Paper No. 14-8
Presentation Time: 10:40 AM
THE BISON AND THE BLOW FLY: USING BLOW FLY PUPARIA TO CONSTRAIN THE SEASON OF DEATH AND TAPHONOMIC HISTORY OF AN EARLY-HISTORIC-AGE BISON, CARSON VALLEY, NORTHERN NEVADA
ROWLAND, Stephen1, JONES, Michele2, CHAMEROY, Eric1 and GORDON, Thomas3, (1)Department of Geoscience, University of Nevada Las Vegas, 4505 S. Maryland Parkway, Las Vegas, NV 89154-4010, (2)Las Vegas Natural History Museum, 900 Las Vegas Blvd South, Las Vegas, NV 89101, (3)Gordon Bison Butchering Site, 5855 S. Edmonds, Carson City, NV 89701
While excavating a bison skeleton buried in flood-plain deposits near Carson City, Nevada we encountered thousands of puparia ("cocoons") of the black blow fly,
Phormia regina, which lays its eggs on the bodies of dead animals. Some of the bison bones exhibit cut marks that are too deep and narrow to have been made with stone tools, so we infer that metal tools were involved.
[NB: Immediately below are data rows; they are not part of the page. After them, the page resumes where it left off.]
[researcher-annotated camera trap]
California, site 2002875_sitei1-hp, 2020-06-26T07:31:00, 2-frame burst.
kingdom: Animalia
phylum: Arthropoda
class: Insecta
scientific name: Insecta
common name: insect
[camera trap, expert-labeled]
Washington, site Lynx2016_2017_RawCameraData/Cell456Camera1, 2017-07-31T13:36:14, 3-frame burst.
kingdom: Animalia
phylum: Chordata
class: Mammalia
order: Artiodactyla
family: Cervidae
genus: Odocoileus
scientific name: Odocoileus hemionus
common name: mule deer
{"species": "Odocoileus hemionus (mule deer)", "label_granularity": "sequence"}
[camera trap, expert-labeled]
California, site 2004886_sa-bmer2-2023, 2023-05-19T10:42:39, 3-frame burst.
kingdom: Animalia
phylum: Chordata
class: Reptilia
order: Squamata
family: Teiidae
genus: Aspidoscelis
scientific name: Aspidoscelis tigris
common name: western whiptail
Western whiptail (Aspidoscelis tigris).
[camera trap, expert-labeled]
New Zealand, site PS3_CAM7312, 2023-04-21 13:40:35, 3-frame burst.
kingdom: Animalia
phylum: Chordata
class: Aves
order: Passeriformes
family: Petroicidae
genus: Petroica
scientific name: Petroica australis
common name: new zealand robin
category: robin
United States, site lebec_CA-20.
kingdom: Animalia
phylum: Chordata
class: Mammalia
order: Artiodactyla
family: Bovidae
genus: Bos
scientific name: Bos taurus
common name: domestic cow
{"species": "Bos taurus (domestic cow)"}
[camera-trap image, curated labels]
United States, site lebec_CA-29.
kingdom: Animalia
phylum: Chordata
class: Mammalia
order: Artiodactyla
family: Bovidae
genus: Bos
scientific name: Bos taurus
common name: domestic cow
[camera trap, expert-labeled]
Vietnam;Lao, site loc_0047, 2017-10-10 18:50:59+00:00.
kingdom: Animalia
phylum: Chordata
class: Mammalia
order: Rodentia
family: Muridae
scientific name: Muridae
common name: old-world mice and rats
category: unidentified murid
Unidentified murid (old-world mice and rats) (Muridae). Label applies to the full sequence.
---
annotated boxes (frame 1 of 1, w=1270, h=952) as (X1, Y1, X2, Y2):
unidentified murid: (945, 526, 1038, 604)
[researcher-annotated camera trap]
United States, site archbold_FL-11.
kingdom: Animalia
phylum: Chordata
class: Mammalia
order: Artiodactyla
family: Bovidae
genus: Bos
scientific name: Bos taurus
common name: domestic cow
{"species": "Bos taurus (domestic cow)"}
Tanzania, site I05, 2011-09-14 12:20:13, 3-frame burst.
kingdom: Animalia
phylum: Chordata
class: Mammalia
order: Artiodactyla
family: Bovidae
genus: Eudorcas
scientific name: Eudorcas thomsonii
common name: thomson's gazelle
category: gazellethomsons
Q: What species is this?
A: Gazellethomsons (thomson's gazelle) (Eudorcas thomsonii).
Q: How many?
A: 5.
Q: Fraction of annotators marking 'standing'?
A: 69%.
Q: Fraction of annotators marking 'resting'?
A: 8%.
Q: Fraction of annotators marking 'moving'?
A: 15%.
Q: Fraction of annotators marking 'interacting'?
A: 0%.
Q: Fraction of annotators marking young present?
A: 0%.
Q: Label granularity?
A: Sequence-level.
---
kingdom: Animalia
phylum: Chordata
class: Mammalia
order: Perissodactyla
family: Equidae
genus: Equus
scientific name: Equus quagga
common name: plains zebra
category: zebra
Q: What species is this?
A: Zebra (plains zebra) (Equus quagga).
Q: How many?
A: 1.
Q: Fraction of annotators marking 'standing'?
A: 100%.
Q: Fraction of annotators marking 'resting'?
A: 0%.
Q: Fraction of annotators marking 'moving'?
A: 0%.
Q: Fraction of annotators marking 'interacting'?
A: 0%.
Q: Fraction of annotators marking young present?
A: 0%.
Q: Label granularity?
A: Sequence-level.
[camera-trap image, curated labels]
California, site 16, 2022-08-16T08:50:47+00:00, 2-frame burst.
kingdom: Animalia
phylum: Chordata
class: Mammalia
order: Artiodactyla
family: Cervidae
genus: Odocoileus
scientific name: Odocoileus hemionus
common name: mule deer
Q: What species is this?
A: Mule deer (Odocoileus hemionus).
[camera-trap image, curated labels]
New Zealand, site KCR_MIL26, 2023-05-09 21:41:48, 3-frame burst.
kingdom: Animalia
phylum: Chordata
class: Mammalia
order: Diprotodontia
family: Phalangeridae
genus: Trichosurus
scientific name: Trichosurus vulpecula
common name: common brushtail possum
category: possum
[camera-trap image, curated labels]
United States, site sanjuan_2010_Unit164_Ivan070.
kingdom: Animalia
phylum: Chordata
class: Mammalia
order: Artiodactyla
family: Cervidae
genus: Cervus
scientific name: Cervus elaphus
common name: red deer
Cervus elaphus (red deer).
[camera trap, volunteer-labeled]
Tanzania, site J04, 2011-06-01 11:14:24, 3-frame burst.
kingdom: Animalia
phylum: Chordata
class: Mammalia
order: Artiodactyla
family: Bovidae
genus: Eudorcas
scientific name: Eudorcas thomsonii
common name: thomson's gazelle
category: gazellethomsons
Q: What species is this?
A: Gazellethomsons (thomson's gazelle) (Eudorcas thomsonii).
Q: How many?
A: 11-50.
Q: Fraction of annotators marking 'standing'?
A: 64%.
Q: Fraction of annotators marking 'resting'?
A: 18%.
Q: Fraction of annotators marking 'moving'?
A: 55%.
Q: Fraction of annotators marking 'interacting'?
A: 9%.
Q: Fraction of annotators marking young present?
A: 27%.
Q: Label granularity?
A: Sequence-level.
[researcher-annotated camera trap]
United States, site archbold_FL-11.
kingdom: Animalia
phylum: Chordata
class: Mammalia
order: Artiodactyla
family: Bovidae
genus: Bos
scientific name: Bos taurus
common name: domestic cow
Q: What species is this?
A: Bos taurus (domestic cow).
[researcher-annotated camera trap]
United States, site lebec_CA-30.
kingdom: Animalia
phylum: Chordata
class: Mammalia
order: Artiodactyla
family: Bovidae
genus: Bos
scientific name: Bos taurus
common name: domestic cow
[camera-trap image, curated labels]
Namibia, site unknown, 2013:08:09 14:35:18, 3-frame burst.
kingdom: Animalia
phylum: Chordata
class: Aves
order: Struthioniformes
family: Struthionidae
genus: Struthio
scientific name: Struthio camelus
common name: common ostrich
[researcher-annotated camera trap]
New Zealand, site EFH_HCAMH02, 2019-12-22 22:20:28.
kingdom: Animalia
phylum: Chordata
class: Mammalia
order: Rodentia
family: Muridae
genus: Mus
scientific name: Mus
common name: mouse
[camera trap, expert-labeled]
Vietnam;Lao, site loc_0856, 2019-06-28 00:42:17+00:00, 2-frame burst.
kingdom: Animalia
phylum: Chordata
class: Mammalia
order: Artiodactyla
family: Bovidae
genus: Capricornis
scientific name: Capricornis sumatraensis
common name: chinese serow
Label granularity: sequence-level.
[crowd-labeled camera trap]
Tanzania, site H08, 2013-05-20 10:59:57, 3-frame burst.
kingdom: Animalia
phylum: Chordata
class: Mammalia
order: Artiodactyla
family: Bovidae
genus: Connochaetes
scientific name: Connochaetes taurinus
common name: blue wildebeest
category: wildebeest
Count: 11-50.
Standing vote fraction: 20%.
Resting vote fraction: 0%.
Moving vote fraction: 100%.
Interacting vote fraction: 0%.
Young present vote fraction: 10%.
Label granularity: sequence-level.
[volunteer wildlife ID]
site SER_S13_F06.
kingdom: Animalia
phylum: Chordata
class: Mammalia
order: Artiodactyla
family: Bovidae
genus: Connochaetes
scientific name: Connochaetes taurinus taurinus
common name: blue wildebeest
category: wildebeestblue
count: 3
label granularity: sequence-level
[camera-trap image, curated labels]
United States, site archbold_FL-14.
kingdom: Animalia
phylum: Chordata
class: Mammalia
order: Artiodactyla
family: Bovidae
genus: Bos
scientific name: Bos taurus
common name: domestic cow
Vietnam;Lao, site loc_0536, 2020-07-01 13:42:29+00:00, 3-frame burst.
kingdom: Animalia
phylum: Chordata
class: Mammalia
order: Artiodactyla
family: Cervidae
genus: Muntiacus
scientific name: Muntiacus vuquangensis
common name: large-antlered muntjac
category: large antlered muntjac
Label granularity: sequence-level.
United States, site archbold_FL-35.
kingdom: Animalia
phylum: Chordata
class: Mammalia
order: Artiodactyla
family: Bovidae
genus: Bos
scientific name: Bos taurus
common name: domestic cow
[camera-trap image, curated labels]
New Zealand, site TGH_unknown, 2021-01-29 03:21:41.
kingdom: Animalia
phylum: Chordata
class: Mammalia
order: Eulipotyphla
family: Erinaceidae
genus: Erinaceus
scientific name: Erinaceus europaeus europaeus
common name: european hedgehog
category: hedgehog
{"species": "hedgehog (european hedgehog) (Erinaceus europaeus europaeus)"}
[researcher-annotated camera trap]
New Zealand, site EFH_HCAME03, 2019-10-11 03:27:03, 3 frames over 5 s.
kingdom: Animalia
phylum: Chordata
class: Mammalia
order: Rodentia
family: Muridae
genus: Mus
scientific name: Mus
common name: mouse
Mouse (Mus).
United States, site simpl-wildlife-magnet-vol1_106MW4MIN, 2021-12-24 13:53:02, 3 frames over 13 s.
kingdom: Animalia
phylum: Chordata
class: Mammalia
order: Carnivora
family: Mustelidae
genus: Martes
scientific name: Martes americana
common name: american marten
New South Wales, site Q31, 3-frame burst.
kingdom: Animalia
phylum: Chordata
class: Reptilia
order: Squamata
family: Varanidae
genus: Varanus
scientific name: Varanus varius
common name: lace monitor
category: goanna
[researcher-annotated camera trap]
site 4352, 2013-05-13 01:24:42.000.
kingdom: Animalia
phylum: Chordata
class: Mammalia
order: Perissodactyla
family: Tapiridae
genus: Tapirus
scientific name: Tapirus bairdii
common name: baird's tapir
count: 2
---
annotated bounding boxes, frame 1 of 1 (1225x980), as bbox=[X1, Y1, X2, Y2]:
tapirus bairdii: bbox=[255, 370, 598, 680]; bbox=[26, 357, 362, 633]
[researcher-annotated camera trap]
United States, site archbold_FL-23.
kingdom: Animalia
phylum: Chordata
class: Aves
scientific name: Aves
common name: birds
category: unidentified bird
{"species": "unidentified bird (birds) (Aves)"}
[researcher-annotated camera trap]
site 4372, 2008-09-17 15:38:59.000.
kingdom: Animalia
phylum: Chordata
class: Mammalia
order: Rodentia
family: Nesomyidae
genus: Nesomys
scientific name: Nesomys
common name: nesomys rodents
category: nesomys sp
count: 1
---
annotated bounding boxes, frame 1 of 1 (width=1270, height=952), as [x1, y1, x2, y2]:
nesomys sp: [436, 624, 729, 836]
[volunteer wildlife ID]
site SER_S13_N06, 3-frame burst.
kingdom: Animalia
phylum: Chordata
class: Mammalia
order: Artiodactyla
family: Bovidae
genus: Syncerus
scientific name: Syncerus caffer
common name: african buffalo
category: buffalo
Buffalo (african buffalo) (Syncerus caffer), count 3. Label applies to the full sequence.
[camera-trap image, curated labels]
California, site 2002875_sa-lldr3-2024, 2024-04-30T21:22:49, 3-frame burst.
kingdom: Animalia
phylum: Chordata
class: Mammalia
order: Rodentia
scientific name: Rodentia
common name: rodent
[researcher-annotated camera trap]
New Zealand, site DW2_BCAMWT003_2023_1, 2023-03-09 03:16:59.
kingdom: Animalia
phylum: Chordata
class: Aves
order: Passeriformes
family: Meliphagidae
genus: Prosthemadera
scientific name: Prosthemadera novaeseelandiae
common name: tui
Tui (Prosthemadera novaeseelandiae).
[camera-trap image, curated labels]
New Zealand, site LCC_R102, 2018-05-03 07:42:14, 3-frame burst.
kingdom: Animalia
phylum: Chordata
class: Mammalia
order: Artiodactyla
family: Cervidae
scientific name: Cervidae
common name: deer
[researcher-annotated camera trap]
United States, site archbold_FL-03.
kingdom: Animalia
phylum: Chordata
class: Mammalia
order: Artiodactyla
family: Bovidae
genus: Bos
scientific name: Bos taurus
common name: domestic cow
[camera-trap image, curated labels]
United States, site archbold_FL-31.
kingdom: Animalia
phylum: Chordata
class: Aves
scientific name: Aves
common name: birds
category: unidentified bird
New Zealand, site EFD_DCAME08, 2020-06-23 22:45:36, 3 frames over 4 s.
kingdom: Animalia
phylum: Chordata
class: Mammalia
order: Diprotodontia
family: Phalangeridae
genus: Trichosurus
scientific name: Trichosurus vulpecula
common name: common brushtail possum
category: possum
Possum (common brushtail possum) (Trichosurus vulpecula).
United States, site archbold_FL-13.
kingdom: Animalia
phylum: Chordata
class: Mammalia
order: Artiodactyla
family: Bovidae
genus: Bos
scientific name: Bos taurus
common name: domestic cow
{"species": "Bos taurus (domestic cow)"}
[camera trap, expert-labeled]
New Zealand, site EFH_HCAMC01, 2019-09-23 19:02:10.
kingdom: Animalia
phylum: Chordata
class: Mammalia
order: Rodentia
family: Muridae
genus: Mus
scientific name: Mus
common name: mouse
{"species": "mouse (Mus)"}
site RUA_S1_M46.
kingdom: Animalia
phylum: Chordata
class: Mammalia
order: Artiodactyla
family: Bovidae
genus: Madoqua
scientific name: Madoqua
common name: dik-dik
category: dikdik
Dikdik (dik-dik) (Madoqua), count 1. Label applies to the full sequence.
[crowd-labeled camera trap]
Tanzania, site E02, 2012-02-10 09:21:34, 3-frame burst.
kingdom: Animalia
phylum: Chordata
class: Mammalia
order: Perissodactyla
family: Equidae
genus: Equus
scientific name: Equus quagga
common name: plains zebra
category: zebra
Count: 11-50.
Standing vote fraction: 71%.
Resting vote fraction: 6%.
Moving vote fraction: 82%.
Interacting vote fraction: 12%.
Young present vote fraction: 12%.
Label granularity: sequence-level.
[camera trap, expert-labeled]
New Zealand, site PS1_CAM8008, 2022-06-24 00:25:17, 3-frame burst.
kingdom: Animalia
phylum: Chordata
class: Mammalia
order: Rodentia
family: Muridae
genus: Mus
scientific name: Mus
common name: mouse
Radiocarbon dating has provided ambiguous results, but they are compatible with an early historic age, which is also indicated by the cut marks. Because
Phormia regina is important to forensic investigators for determining "time since death" of human accident and crime victims, the life cycle and temperature constraints of this species of fly have been well studied. In this study we use this information to constrain the season of death and taphonomic history of the bison.
The life cycle of P. regina requires a minimum of 8.8 days within a temperature range of 14ºC to 35ºC, so the bison carcass must have been exposed to the air for at least that long, within that temperature range. However, of the thousands of recovered puparia, 35% remained closed and had not produced an adult fly. Of this cohort, only a tiny percentage exhibit small exit holes attributable to parasitoid wasps. We infer that cold night-time temperatures, rather than parasitoid wasps or other causes, were responsible for the high pupal mortality. Based on climate data for the Reno/Carson City region (prior to the recent warming trend), along with P. regina temperature constraints, the high percentage of closed puparia, and seasonal flooding patterns of the Carson River drainage, we conclude that the bison died in the spring.